» **DO THIS**: Take the lines from the one containing "What is the distance from the shooting" through the final line below and restate them exactly. Omit the pictures.

» **DATA FOR PROCESSING**:
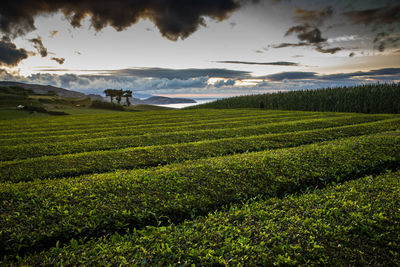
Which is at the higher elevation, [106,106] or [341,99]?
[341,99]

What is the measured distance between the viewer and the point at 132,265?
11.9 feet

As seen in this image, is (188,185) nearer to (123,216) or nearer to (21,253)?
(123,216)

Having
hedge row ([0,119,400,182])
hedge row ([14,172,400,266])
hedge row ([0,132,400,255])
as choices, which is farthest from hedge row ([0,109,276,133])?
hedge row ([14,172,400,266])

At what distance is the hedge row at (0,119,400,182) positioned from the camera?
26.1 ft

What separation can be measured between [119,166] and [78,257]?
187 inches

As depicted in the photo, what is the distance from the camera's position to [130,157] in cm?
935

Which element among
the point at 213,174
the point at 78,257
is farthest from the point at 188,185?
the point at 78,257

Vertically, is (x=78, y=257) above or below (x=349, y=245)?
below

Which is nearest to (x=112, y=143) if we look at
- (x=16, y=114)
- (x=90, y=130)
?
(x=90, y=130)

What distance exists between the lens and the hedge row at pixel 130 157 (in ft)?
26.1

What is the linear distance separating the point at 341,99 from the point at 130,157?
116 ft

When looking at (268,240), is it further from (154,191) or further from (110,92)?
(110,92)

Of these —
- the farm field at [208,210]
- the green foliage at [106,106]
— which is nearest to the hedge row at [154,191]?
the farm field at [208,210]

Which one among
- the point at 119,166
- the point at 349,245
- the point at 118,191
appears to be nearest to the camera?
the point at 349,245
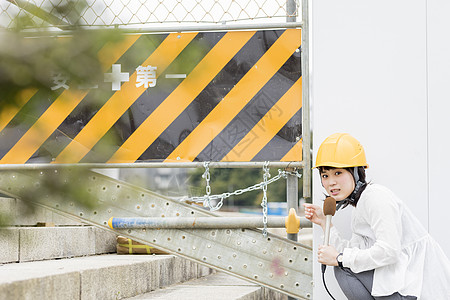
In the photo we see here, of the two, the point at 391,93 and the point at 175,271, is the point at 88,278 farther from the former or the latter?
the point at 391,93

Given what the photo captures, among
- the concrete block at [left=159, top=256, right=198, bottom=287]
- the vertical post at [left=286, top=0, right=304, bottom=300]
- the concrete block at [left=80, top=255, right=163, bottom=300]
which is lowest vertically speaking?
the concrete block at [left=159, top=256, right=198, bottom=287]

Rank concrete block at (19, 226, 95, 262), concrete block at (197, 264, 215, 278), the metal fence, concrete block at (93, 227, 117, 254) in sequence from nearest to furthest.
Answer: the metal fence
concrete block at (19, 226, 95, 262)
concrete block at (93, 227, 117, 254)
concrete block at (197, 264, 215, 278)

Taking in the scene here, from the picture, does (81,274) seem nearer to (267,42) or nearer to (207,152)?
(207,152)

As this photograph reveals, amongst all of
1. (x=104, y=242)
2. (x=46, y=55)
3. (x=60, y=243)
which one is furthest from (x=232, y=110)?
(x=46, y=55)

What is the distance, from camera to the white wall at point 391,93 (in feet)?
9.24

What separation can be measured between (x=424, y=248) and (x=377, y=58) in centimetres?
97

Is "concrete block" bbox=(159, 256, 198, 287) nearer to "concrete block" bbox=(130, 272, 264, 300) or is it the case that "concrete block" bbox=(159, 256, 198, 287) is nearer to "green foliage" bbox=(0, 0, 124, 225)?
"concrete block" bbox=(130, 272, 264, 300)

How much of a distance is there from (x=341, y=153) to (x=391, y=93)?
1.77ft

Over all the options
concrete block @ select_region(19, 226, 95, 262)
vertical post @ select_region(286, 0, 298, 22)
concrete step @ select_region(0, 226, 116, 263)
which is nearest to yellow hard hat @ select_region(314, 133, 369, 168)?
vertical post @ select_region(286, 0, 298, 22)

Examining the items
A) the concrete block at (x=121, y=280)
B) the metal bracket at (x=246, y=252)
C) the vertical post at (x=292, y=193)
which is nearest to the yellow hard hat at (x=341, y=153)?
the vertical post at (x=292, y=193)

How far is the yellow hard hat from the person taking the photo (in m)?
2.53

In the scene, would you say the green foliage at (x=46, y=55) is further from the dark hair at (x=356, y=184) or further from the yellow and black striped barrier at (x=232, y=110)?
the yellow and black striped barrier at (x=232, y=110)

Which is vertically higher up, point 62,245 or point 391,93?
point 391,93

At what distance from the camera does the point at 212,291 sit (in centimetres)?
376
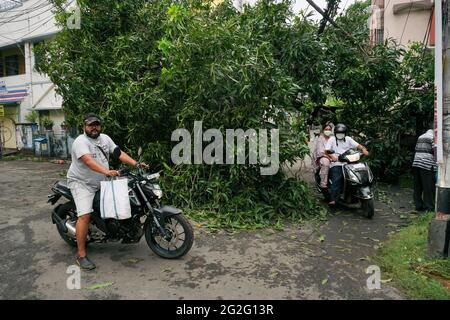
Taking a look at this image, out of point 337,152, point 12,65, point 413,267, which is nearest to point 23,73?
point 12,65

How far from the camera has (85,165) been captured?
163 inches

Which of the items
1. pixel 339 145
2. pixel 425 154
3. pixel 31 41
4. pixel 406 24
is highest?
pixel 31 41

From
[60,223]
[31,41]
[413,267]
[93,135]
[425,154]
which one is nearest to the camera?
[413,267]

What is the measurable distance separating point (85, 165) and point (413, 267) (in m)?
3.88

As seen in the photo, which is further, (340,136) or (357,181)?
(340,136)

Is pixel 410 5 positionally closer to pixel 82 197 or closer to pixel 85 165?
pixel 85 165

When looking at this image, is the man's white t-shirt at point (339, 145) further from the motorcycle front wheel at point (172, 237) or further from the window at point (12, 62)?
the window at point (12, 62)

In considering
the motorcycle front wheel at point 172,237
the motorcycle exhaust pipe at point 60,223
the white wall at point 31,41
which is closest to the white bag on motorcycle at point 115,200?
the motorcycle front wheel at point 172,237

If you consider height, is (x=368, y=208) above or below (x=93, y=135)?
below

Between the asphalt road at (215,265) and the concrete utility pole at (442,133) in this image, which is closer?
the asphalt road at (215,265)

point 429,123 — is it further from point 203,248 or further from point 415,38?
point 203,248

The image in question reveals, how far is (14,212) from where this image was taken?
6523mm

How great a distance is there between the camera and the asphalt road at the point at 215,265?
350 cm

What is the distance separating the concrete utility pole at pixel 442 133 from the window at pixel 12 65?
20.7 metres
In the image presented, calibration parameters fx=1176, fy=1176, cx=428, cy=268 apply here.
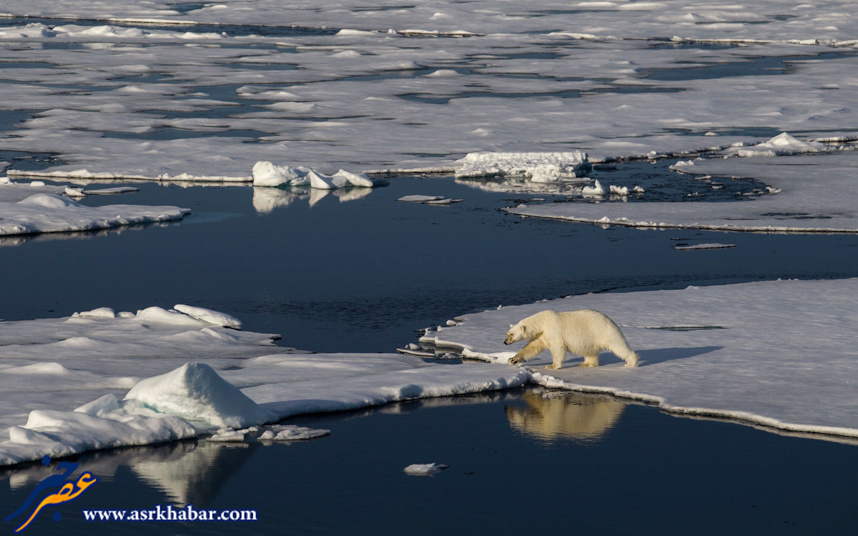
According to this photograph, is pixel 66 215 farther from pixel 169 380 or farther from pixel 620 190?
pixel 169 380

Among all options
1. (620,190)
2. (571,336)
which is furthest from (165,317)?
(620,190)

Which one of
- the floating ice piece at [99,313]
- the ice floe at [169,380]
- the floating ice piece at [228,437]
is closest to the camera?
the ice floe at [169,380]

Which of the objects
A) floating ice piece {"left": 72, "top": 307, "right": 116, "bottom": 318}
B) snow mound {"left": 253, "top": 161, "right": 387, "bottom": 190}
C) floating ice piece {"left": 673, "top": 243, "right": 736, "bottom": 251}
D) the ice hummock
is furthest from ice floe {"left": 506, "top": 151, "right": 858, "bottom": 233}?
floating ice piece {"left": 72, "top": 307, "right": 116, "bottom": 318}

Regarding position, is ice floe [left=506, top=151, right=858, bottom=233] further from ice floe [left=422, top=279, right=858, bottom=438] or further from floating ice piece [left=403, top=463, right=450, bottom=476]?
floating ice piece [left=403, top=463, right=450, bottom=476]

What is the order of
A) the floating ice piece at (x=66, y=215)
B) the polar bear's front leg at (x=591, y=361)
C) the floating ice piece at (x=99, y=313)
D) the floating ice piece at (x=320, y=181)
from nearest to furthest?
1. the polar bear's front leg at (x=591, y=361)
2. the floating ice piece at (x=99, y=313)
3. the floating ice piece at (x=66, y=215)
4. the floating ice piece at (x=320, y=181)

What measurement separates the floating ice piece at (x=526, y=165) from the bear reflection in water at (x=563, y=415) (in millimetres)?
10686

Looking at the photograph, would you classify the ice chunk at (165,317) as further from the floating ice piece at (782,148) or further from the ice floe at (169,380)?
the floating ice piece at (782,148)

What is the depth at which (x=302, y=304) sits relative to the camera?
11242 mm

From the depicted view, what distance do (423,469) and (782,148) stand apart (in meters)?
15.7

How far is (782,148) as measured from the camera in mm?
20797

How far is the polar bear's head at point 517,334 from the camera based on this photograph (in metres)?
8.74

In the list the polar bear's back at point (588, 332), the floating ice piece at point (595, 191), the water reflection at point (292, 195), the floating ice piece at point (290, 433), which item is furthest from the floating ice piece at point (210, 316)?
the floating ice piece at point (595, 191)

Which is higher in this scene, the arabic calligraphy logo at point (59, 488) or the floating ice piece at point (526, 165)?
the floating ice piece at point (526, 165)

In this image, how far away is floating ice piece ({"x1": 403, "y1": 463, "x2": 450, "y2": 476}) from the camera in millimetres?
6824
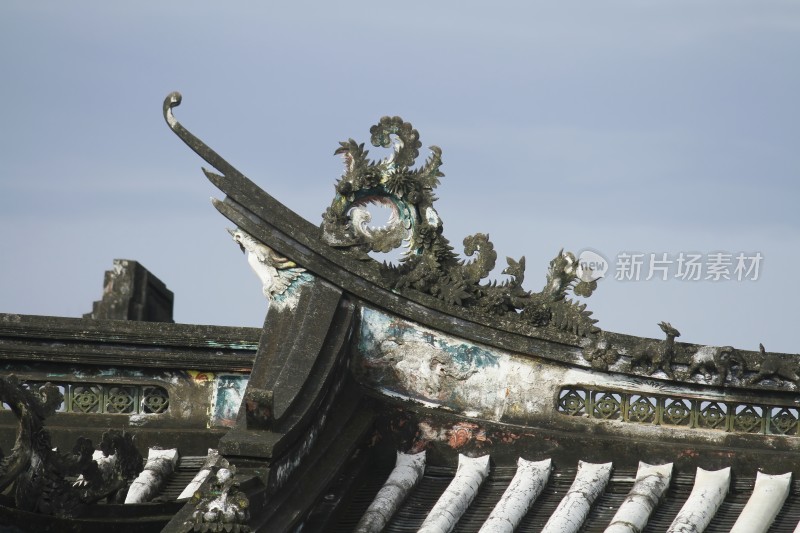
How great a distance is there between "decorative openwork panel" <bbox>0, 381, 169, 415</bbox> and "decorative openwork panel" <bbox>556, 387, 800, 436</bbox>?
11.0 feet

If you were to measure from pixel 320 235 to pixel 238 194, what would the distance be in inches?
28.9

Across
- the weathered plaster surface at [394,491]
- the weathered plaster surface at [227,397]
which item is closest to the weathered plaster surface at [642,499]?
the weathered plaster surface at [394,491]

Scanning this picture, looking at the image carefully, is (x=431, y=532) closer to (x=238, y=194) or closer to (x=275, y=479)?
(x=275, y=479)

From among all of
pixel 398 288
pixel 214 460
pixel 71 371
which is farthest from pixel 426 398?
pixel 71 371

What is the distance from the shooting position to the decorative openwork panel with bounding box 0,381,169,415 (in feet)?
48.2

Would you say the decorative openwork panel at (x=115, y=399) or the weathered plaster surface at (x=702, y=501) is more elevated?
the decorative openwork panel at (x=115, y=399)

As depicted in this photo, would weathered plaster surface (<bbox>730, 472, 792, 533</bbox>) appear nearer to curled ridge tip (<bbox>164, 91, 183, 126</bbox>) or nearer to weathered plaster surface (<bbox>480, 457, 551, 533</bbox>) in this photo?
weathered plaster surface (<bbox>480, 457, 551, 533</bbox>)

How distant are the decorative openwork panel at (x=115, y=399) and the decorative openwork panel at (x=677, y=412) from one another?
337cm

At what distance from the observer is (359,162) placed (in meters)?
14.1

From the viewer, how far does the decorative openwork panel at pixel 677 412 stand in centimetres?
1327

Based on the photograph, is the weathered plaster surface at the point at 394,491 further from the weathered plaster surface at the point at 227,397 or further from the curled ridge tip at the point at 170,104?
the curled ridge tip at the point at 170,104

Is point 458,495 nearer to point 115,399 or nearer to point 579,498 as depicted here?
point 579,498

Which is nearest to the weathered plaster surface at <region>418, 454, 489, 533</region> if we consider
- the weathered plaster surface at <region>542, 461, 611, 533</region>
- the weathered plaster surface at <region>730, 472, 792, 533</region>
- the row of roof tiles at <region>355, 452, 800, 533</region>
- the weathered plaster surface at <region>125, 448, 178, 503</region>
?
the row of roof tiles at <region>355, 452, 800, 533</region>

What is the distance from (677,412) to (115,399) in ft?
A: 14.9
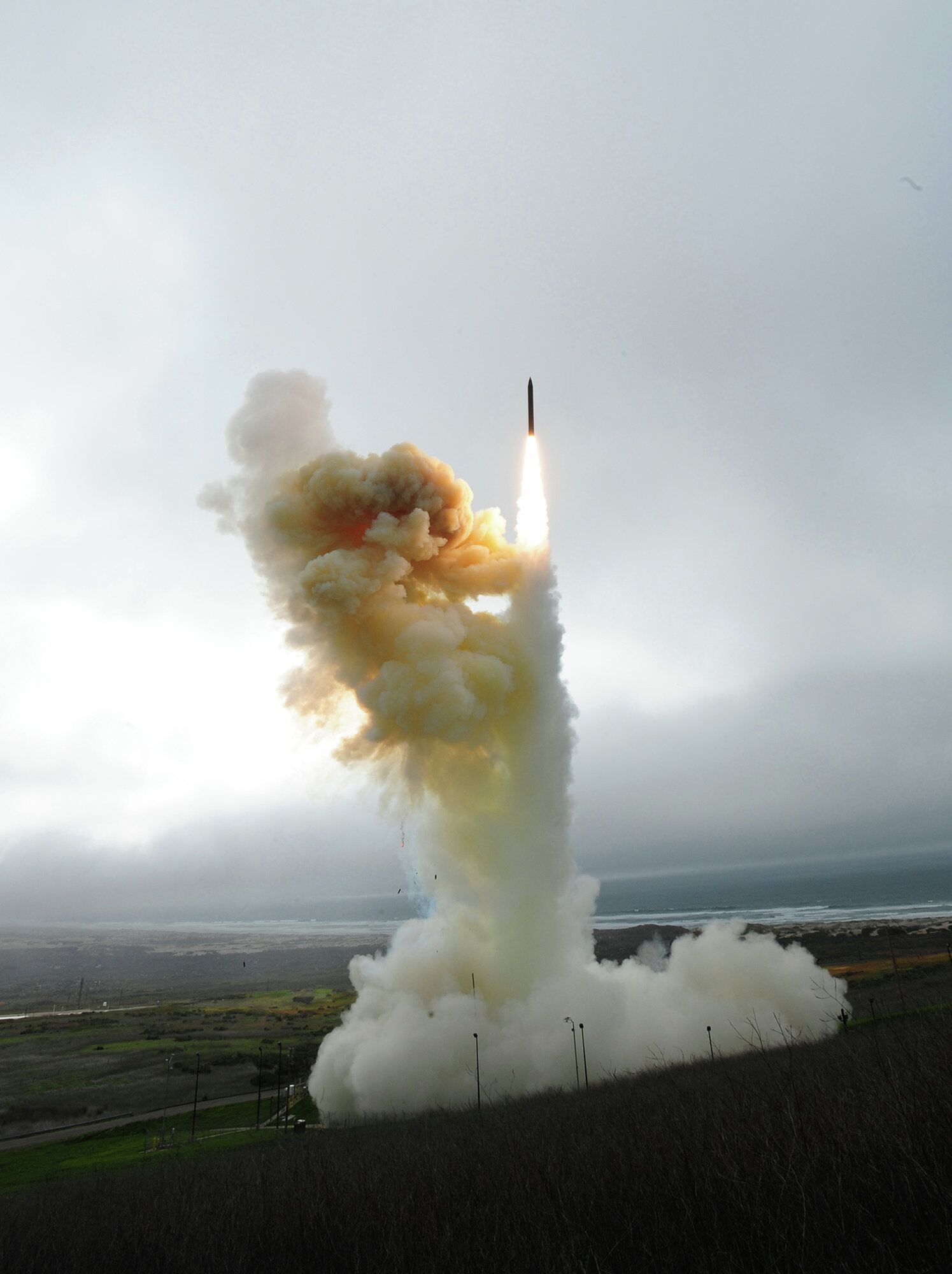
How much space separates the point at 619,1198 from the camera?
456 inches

» **RESPONSE TO THIS TASK**:
What is the distance from the shooting position to the decorative openwork panel with bounding box 0,381,169,415 (in feet)?
48.2

Would you say the decorative openwork panel at (x=115, y=399) or the weathered plaster surface at (x=702, y=501) is more elevated?
the decorative openwork panel at (x=115, y=399)

As depicted in this photo, would weathered plaster surface (<bbox>730, 472, 792, 533</bbox>) appear nearer to curled ridge tip (<bbox>164, 91, 183, 126</bbox>) or nearer to weathered plaster surface (<bbox>480, 457, 551, 533</bbox>) in this photo?
weathered plaster surface (<bbox>480, 457, 551, 533</bbox>)

How distant are the decorative openwork panel at (x=115, y=399) and the decorative openwork panel at (x=677, y=412) from one another?
337cm

At what distance from the observer is (359,162) placed (in meters)?
14.1

From the viewer, how far does the decorative openwork panel at pixel 677 412 stand in centimetres?
1327

Based on the photograph, is the weathered plaster surface at the point at 394,491 further from the weathered plaster surface at the point at 227,397 or further from the curled ridge tip at the point at 170,104?
the curled ridge tip at the point at 170,104

Is point 458,495 nearer to point 115,399 or nearer to point 579,498 as depicted here?
point 579,498

Which is nearest to the weathered plaster surface at <region>418, 454, 489, 533</region> if we consider
- the weathered plaster surface at <region>542, 461, 611, 533</region>
- the weathered plaster surface at <region>730, 472, 792, 533</region>
- the row of roof tiles at <region>355, 452, 800, 533</region>
- the weathered plaster surface at <region>125, 448, 178, 503</region>
?
the row of roof tiles at <region>355, 452, 800, 533</region>

What is the distance from (677,412) to (115,399) in ft?
A: 14.9
How much space separates the point at 619,1198 from the camera?
456 inches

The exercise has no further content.